Jakarta, Lensa Islam.com - Terkait dengan Rancangan Undang-Undang (RUU) Tindak Pidana Kekerasan (TPKS) menurut Amirsyah Tambunan selaku Sekjen MUI bahwa dirinya telah mencermati pembahasan RUU tersebut telah mengalami pembahasan jilid kedua, karena pembahasan jilid pertama banyak menuai kritik sehingga pembahasannya ditunda.
Pembahasan akhir-akhir ini menurut Buya Amirsyah Tambunan terkesan pengulangan terhadap sejumlah pasal yang dianggap bermasalah. Padahal dalam diktum menimbang telah di jelaskan; pertama, bahwa kekerasan seksual bertentangan dengan nilai ketuhanan dan kemanusiaan serta mengganggu keamanan dan ketenteraman masyarakat.
"Kedua, bahwa peraturan perundang-undangan yang berkaitan dengan kekerasan seksual belum optimal dalam memberikan pencegahan, pelindungan, akses keadilan, dan pemulihan, belum memenuhi kebutuhan hak korban," ujarnya.
Tindak Pidana Kekerasan Seksual, serta belum komprehensif dalam mengatur mengenai hukum acara;
Namun setelah dicermati terdapat sejumlah pasal yang cendrung melakukan kriminalisasi perkawinan bagi anggota masyarkat karena pasal 4 sampai pasal 19 jelas berujung pada pidana antara lain;
Pertama, pasal perkawinan anak pada pasal dipidana 9 tahun perjara. Kedua, perkawinan anak pasal 10 ayat 2 diangap sebagai pemaksaan pemaksaan perkawinan. Pemaksaan perkawinan pasal 4 termasuk Tindak Pidana Kekerasan Seksual dan pasal 1 pengertian anak adalah yang sebelum 19 Jadi jika ada anggota menikahkan anak gadisnya yg usia 18 tahun 11 bulan, itu kriminal dan dikenai pidana 9 tahun penjara dan/atau denda 200 juta.

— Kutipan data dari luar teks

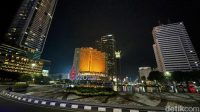 Malam_Takbiran_Bundaran_HI_Lancar_Meski_Pemain_Inti_Tersisa_Sedikit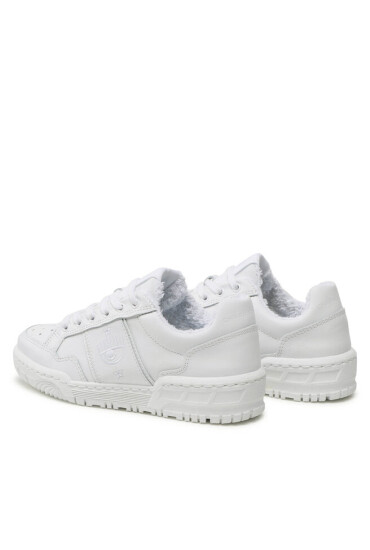 Chiara Ferragni Сникърси CF3109-009 White - Mera.bg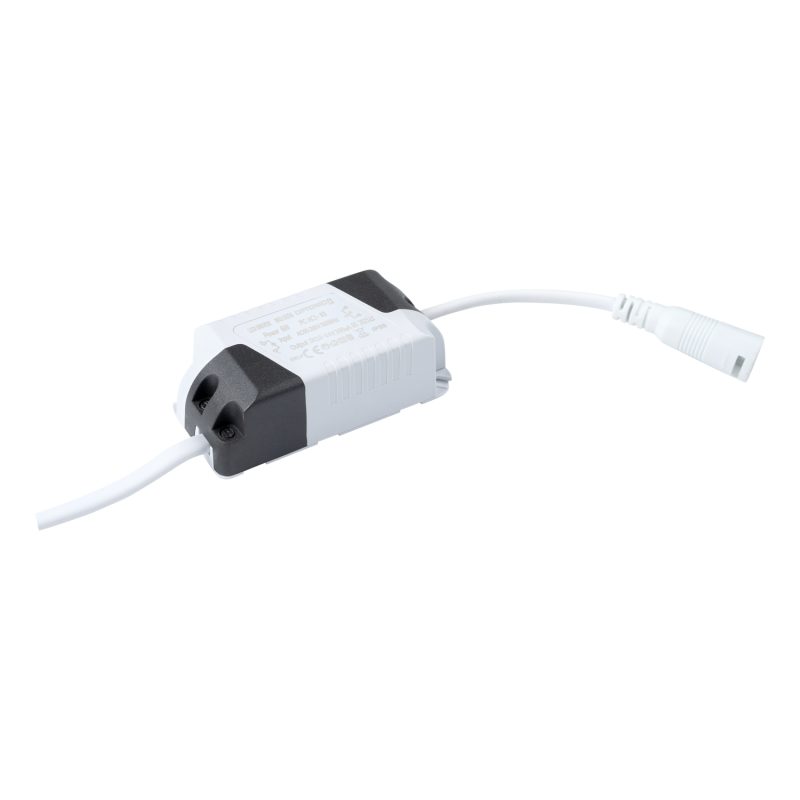 Optonica LED MINI PANEL DRIVER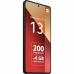 Smartphone Xiaomi MZB0FWWEU 8 GB RAM 256 GB Svart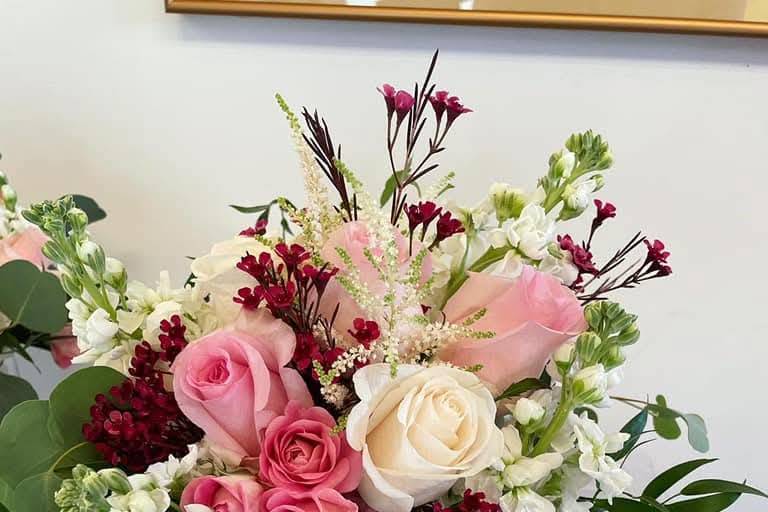 Bouquet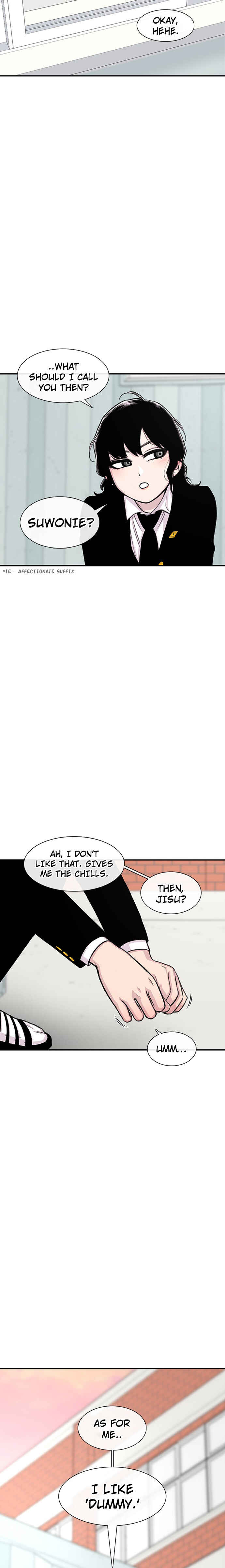 Chapter 144 - Page 63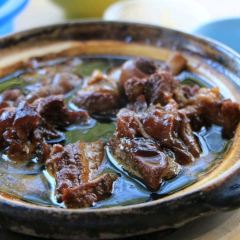 Restoran Lim Kee Bak Kut Teh User Photo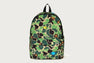 BABY MILO MEDIUM DAYPACK #2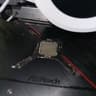 ASRock Phantom Gaming D OC Radeon RX 6900 XT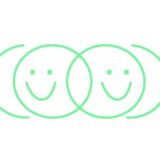 tureckiy.bistro Comments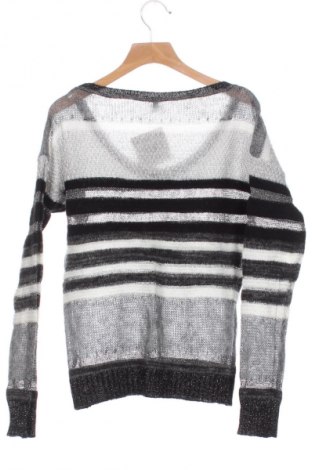 Dámský svetr United Colors Of Benetton, Velikost XS, Barva Vícebarevné, Cena  189,00 Kč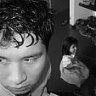 Anthony Yupanqui Lorenzo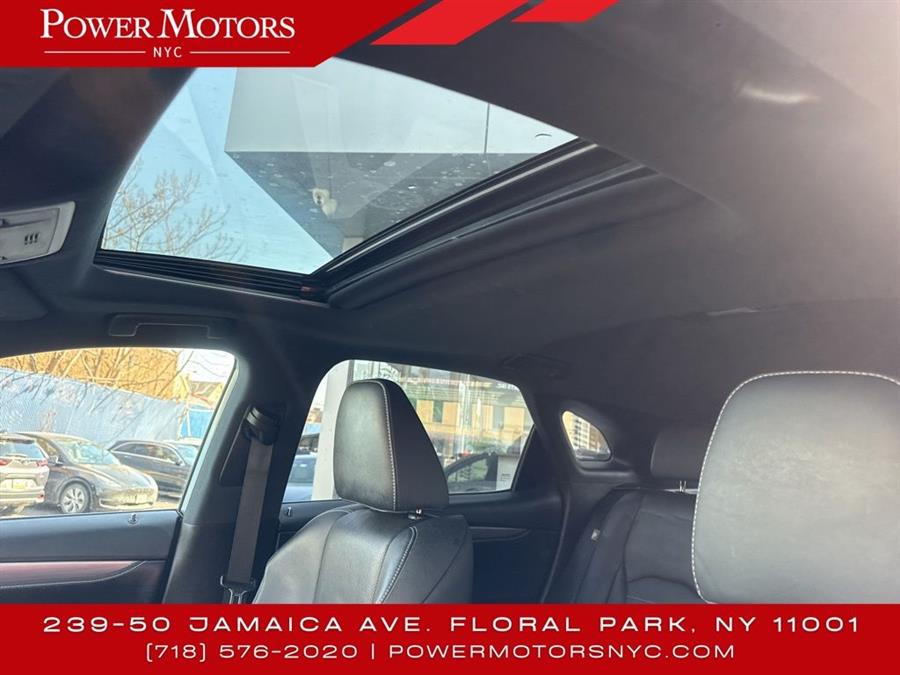 2021 Lexus Rx 350 F Sport, available for sale in Floral Park, New York | Shop Auto NY. Floral Park, New York 2021 Lexus Rx 350 F Sport, available for sale in Floral Park, New York | Shop Auto NY. Floral Park, New York
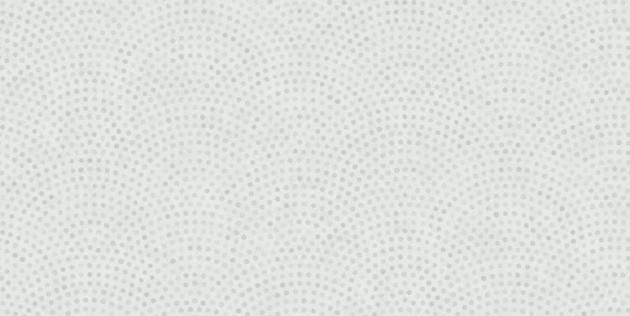 Tapeta Boras Tapeter Sense of Silence Air 6309
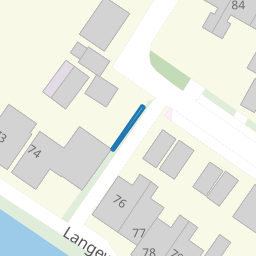 Perceel GRD00-C-5424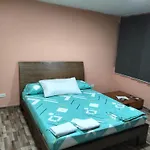 Hostal Avanza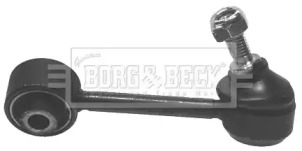 Стойка BORG & BECK BDL6585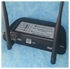 Picture of DISCONTINUED BUT STILL 100% SUPPORTED  - G-3 Wireless Gateway with Cellular(optional), WiFi and Ethernet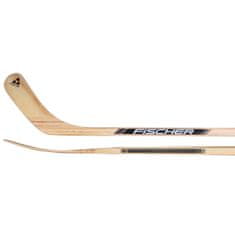 FISCHER W150 YTH lesena hokejska palica upogib RH 92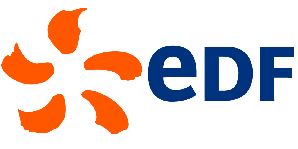 EDF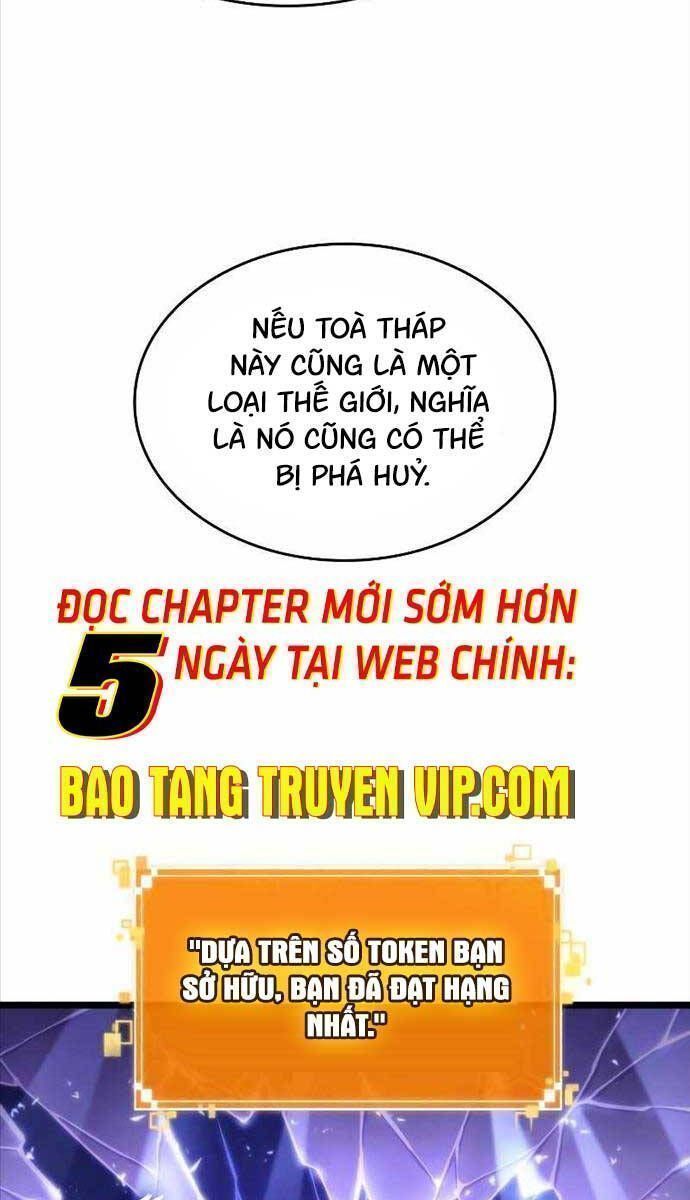 Thế Giới Sau Tận Thế Chapter 99.9 - Trang 2
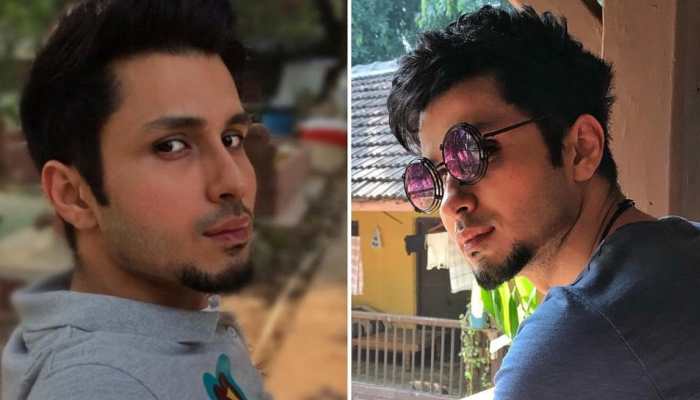 Chitvan aka Amol Parashar opens up on shooting for &#039;Dolly Kitty Aur Woh Chamakte Sitare&#039; and &#039;Tripling 2&#039;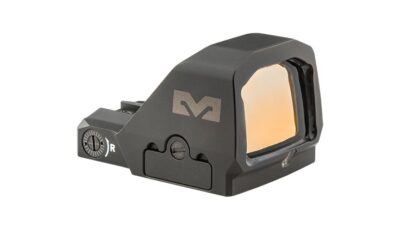 MEPRO 901141281  MPO-F     MOA BULLSEYE RMR   GRN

"Padahal soal perkawinan udah diatur dalam UU No 1 Tahun 1974. Jadi kesimpulan sementara RUU TPKS terkesan melakukan kriminalisasi dalam narasi pemaksaan, kurang mengandung nilai untuk mencegah berdasar nilai keimanan dan ketaqwaan kepada Allah SWT," tutur Buya Amirsyah Tambunan
Atas dasar itu Sekjen MUI menolak pengesahannya karena logika hukum belum seperti yang di sebutkan dengan diktum menimbang dalam mencegah agar terhindar dari tindak pidana kekerasan seksual.